A/B testing in the Workbench
Use A/B testing to compare variations of the same Action Flow experience and ship the option that performs best. This page focuses on how to run an experiment entirely from the Workbench.
What you need before you start
- Access to the Workbench with permission to edit and publish the Action Flow you want to experiment on.
- A draft Action Flow (or a copy of an existing one) that contains the card or step you want to test.
- A clear success metric, captured with a Track a goal step (for example, form completion, click-through, or an API response).
- A small set of test customers to validate the experiment before sending to live customers.
Create an experiment with branches
- In the Workbench, open the Action Flow you want to test and create or edit a draft.
- Insert a Branch flow step where you want traffic to split. Place it just after the trigger if you need to test alternative first touch experiences, or after a specific step if you are testing a single card.

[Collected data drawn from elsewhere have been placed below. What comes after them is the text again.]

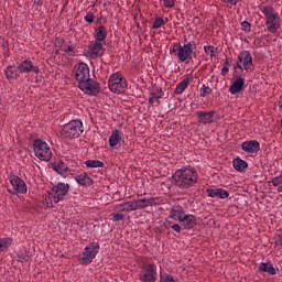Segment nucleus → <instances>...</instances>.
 Wrapping results in <instances>:
<instances>
[{
    "label": "nucleus",
    "mask_w": 282,
    "mask_h": 282,
    "mask_svg": "<svg viewBox=\"0 0 282 282\" xmlns=\"http://www.w3.org/2000/svg\"><path fill=\"white\" fill-rule=\"evenodd\" d=\"M74 78L77 80L78 85L85 83V80H88L91 78V74L89 72V66L85 63H78L74 66L73 69Z\"/></svg>",
    "instance_id": "11"
},
{
    "label": "nucleus",
    "mask_w": 282,
    "mask_h": 282,
    "mask_svg": "<svg viewBox=\"0 0 282 282\" xmlns=\"http://www.w3.org/2000/svg\"><path fill=\"white\" fill-rule=\"evenodd\" d=\"M83 121L76 119L64 124L59 133L65 140H74L83 135Z\"/></svg>",
    "instance_id": "5"
},
{
    "label": "nucleus",
    "mask_w": 282,
    "mask_h": 282,
    "mask_svg": "<svg viewBox=\"0 0 282 282\" xmlns=\"http://www.w3.org/2000/svg\"><path fill=\"white\" fill-rule=\"evenodd\" d=\"M180 224L185 228V230H191V228H195V226H197V218L191 214H185Z\"/></svg>",
    "instance_id": "22"
},
{
    "label": "nucleus",
    "mask_w": 282,
    "mask_h": 282,
    "mask_svg": "<svg viewBox=\"0 0 282 282\" xmlns=\"http://www.w3.org/2000/svg\"><path fill=\"white\" fill-rule=\"evenodd\" d=\"M69 193V184L57 183L51 192L43 195V204L46 208H53L58 202H63L65 196Z\"/></svg>",
    "instance_id": "2"
},
{
    "label": "nucleus",
    "mask_w": 282,
    "mask_h": 282,
    "mask_svg": "<svg viewBox=\"0 0 282 282\" xmlns=\"http://www.w3.org/2000/svg\"><path fill=\"white\" fill-rule=\"evenodd\" d=\"M223 3H229V6H237L239 0H220Z\"/></svg>",
    "instance_id": "47"
},
{
    "label": "nucleus",
    "mask_w": 282,
    "mask_h": 282,
    "mask_svg": "<svg viewBox=\"0 0 282 282\" xmlns=\"http://www.w3.org/2000/svg\"><path fill=\"white\" fill-rule=\"evenodd\" d=\"M18 69L20 72V74H36V76H39L41 68H39V66L34 65V62H32V59L26 58L24 61H22L19 65H18Z\"/></svg>",
    "instance_id": "16"
},
{
    "label": "nucleus",
    "mask_w": 282,
    "mask_h": 282,
    "mask_svg": "<svg viewBox=\"0 0 282 282\" xmlns=\"http://www.w3.org/2000/svg\"><path fill=\"white\" fill-rule=\"evenodd\" d=\"M78 87L82 91H84V94H87L88 96H96L98 91H100V85L91 77L82 82V84H78Z\"/></svg>",
    "instance_id": "14"
},
{
    "label": "nucleus",
    "mask_w": 282,
    "mask_h": 282,
    "mask_svg": "<svg viewBox=\"0 0 282 282\" xmlns=\"http://www.w3.org/2000/svg\"><path fill=\"white\" fill-rule=\"evenodd\" d=\"M61 51L65 52V54H67L68 56L76 55V48L74 47V45L63 43L61 46Z\"/></svg>",
    "instance_id": "34"
},
{
    "label": "nucleus",
    "mask_w": 282,
    "mask_h": 282,
    "mask_svg": "<svg viewBox=\"0 0 282 282\" xmlns=\"http://www.w3.org/2000/svg\"><path fill=\"white\" fill-rule=\"evenodd\" d=\"M204 51H205V53H207V55L210 56L212 58H214V56H217V47H215V46H213V45L204 46Z\"/></svg>",
    "instance_id": "37"
},
{
    "label": "nucleus",
    "mask_w": 282,
    "mask_h": 282,
    "mask_svg": "<svg viewBox=\"0 0 282 282\" xmlns=\"http://www.w3.org/2000/svg\"><path fill=\"white\" fill-rule=\"evenodd\" d=\"M164 8H175V0H163Z\"/></svg>",
    "instance_id": "43"
},
{
    "label": "nucleus",
    "mask_w": 282,
    "mask_h": 282,
    "mask_svg": "<svg viewBox=\"0 0 282 282\" xmlns=\"http://www.w3.org/2000/svg\"><path fill=\"white\" fill-rule=\"evenodd\" d=\"M212 93H213V89L210 87H208V86H206L204 84L202 85V87H200V96L203 98H205V96L210 95Z\"/></svg>",
    "instance_id": "40"
},
{
    "label": "nucleus",
    "mask_w": 282,
    "mask_h": 282,
    "mask_svg": "<svg viewBox=\"0 0 282 282\" xmlns=\"http://www.w3.org/2000/svg\"><path fill=\"white\" fill-rule=\"evenodd\" d=\"M217 111H196V116L198 118V122L200 124H213L215 122V115Z\"/></svg>",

- Add two (or more) branches and label them clearly (for example, Variant A and Variant B). Use the branch configuration to assign the percentage of customers who should enter each branch (for example, 50/50 to start, or 10/90 for a slow rollout).
- In each branch, add the steps that make that variant unique. Common patterns include:
- A different Send a card step with alternative copy, imagery, or CTA.
- A different Send a request step to trial a new backend call or parameter.
- After the branches rejoin, add (or keep) a Track a goal step that represents the outcome you are measuring. This ensures both variants are measured against the same success definition.
- Save your draft and run a quick test using test customers to confirm both branches render correctly before publishing.

Roll out and control traffic
- Start cautiously by allocating a small percentage to the new experience (for example, 10% to Variant B and 90% to Variant A) and increase the share as confidence grows.
- To stop sending a variant, set its branch percentage to 0% (or remove the branch) and republish. To ship the winner, set that branch to 100% and clean up the experiment when you no longer need it.
- Use participation modes to decide whether customers can re-enter the flow during the experiment.
Monitor results in the Workbench
- Overview tab: Track how many customers entered each branch and compare the goal completions and conversion rate for each variant.
- Activity tab: Inspect recent runs to verify that customers are being assigned to the expected branch and that goal events are firing.
- Analytics exports and debugger: Use the Analytics Debugger or your downstream analytics to break down metrics by branch name and goal outcome.
Good practices
- Keep variants narrowly focused so you can attribute performance differences to a single change.
- Align on a sample size and evaluation window before declaring a winner to avoid noisy reads.
- When experimenting on critical journeys, include a Stop flow fallback branch to safely halt execution if you detect an issue.